## What you should do
Copy out the lines from the one containing "Of the two items" through the last line, both included, exactly as they appear. Leave out the pictures.

## Exercise input

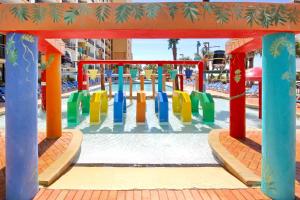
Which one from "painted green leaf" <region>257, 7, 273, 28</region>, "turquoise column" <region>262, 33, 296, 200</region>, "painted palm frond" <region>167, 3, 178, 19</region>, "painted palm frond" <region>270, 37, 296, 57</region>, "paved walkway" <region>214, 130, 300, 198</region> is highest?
"painted palm frond" <region>167, 3, 178, 19</region>

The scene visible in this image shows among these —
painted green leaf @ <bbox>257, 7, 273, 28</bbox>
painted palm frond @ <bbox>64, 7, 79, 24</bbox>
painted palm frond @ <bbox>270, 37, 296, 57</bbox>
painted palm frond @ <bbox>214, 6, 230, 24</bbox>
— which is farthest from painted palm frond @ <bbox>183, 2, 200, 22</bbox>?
painted palm frond @ <bbox>64, 7, 79, 24</bbox>

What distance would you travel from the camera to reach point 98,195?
4609 millimetres

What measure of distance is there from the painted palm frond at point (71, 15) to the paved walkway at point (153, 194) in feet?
7.75

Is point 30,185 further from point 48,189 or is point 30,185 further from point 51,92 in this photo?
point 51,92

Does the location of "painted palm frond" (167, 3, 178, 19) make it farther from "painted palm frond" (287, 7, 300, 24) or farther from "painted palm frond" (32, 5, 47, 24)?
"painted palm frond" (32, 5, 47, 24)

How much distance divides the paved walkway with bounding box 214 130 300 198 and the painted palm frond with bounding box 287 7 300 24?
94.3 inches

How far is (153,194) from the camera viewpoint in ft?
15.3

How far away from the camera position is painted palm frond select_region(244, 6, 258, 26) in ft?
13.7

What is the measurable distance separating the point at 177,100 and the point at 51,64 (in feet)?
25.6

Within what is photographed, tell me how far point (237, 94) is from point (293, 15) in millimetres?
4328

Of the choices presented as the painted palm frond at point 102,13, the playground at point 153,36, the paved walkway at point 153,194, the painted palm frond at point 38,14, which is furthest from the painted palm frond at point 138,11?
the paved walkway at point 153,194

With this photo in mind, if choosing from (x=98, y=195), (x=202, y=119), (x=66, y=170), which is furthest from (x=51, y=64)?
(x=202, y=119)

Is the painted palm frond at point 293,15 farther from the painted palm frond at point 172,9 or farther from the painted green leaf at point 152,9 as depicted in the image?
the painted green leaf at point 152,9

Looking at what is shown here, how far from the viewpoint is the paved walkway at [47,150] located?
5.80 m
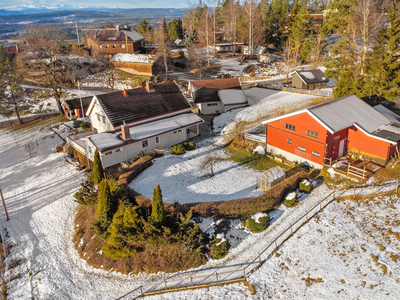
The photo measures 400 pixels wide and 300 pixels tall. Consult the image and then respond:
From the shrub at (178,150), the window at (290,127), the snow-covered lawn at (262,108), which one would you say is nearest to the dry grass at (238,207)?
the window at (290,127)

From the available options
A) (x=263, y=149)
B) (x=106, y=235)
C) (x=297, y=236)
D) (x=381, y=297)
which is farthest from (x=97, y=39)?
(x=381, y=297)

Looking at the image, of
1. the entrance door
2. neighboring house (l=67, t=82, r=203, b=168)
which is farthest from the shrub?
the entrance door

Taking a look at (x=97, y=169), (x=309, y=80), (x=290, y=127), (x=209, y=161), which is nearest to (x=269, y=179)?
(x=290, y=127)

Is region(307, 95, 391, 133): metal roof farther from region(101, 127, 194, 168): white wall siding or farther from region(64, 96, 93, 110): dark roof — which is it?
region(64, 96, 93, 110): dark roof

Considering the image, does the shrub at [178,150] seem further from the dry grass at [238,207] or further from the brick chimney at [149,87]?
the dry grass at [238,207]

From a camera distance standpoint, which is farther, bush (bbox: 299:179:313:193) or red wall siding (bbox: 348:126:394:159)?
red wall siding (bbox: 348:126:394:159)
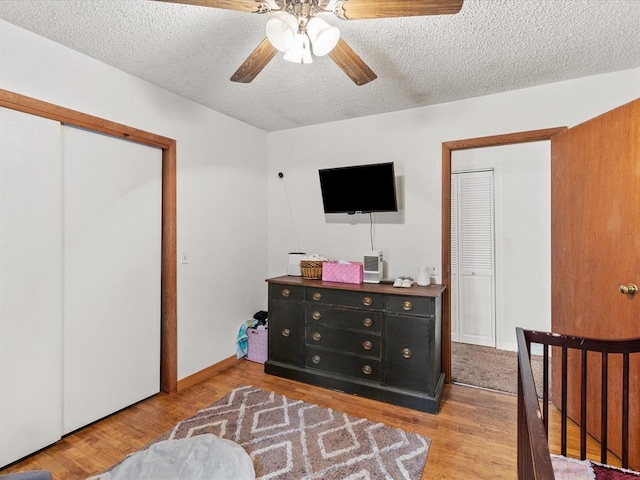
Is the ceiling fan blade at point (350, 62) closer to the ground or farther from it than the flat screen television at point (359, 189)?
farther from it

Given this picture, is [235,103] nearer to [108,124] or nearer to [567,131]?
[108,124]

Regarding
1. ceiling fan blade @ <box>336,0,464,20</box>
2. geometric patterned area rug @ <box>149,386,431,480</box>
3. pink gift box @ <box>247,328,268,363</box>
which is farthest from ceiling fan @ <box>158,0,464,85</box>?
pink gift box @ <box>247,328,268,363</box>

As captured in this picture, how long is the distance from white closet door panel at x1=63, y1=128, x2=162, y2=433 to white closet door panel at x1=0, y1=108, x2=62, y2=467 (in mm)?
86

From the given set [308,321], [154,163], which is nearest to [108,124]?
[154,163]

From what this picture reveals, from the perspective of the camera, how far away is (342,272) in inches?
114

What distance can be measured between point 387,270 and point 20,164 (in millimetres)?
2765

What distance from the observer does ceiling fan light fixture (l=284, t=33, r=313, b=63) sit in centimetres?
145

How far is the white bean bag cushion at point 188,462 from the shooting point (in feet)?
5.52

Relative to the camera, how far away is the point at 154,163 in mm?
2604

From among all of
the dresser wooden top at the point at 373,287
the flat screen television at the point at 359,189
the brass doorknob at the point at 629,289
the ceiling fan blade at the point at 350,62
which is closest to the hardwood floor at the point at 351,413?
the dresser wooden top at the point at 373,287

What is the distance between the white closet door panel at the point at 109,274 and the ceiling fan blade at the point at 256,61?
47.2 inches

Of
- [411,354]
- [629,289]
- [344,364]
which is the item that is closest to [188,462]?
[344,364]

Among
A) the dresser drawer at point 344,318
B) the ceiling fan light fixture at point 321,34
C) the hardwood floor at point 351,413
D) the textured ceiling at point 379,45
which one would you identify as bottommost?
the hardwood floor at point 351,413

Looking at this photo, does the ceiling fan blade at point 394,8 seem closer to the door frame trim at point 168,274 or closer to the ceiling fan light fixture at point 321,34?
the ceiling fan light fixture at point 321,34
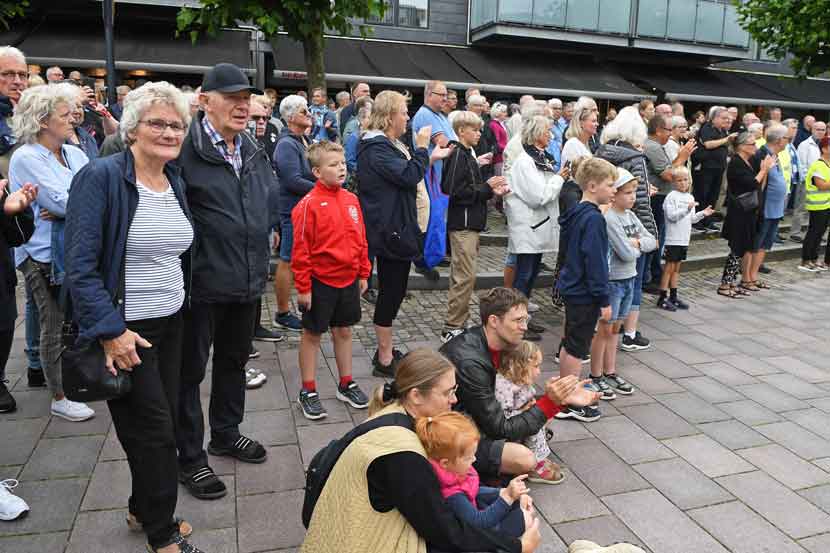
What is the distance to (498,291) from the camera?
368 centimetres

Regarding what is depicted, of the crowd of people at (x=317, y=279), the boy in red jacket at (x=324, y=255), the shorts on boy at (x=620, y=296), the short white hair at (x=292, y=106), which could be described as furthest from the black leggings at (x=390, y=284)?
the short white hair at (x=292, y=106)

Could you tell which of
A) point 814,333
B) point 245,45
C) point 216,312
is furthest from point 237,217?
point 245,45

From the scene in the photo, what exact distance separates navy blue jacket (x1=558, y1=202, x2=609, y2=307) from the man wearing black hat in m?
2.17

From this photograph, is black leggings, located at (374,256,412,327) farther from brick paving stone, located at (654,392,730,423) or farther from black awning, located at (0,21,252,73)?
black awning, located at (0,21,252,73)

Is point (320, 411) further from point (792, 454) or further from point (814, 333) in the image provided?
point (814, 333)

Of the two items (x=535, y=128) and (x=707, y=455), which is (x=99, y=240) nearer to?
(x=707, y=455)

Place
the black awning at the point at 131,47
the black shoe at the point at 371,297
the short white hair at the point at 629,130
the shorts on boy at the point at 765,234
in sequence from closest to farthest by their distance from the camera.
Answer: the short white hair at the point at 629,130
the black shoe at the point at 371,297
the shorts on boy at the point at 765,234
the black awning at the point at 131,47

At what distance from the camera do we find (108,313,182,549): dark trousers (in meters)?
2.76

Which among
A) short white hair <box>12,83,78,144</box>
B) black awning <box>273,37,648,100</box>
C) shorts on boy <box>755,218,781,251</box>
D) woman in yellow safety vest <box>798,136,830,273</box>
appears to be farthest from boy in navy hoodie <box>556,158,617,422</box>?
black awning <box>273,37,648,100</box>

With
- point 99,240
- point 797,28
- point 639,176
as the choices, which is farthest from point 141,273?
point 797,28

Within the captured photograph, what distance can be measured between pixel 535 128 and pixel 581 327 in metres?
2.17

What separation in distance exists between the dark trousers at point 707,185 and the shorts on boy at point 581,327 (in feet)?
24.8

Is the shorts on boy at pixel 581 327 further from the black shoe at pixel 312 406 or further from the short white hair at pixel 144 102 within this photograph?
the short white hair at pixel 144 102

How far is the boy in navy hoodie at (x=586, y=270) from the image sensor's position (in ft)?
15.0
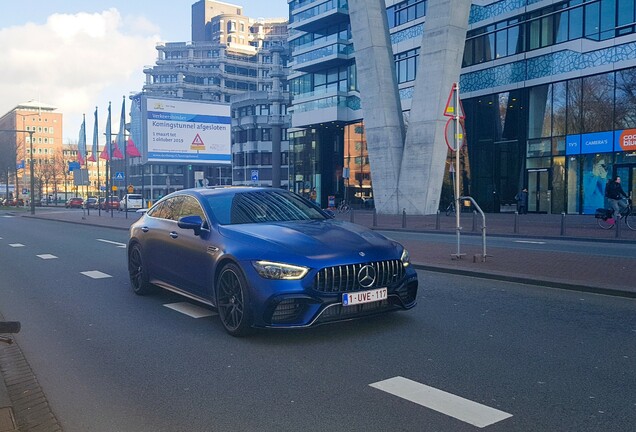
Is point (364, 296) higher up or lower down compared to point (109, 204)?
higher up

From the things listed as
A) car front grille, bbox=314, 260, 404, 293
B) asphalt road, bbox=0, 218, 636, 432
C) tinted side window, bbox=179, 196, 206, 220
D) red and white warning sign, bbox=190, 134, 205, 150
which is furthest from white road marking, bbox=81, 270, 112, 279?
red and white warning sign, bbox=190, 134, 205, 150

## Output
Of the two items (x=535, y=128) and (x=707, y=455), which is (x=99, y=240) nearer to?
(x=707, y=455)

Place
the black awning at the point at 131,47
the black shoe at the point at 371,297
the short white hair at the point at 629,130
the shorts on boy at the point at 765,234
in sequence from closest to farthest by their distance from the camera.
Answer: the short white hair at the point at 629,130
the black shoe at the point at 371,297
the shorts on boy at the point at 765,234
the black awning at the point at 131,47

At what distance from the camera do we find (108,313,182,549): dark trousers (in meters)?
2.76

Which among
A) short white hair <box>12,83,78,144</box>
B) black awning <box>273,37,648,100</box>
C) shorts on boy <box>755,218,781,251</box>
D) woman in yellow safety vest <box>798,136,830,273</box>
appears to be farthest from boy in navy hoodie <box>556,158,617,422</box>?
black awning <box>273,37,648,100</box>

With
- point 99,240
- point 797,28
- point 639,176
as the choices, which is farthest from point 141,273?
point 797,28

Within the captured photograph, what distance can be measured between pixel 535 128 and pixel 581 327 in metres?
2.17

What separation in distance exists between the dark trousers at point 707,185 and the shorts on boy at point 581,327 (in feet)?
24.8

Is the shorts on boy at pixel 581 327 further from the black shoe at pixel 312 406 or further from the short white hair at pixel 144 102 within this photograph?
the short white hair at pixel 144 102

How far is the boy in navy hoodie at (x=586, y=270) from the image sensor's position (in ft)?
15.0
Is point (364, 296) higher up or lower down compared to point (109, 204)?
higher up

From the things listed as
A) car front grille, bbox=314, 260, 404, 293
B) asphalt road, bbox=0, 218, 636, 432
C) tinted side window, bbox=179, 196, 206, 220
D) red and white warning sign, bbox=190, 134, 205, 150
which is furthest from white road marking, bbox=81, 270, 112, 279?
red and white warning sign, bbox=190, 134, 205, 150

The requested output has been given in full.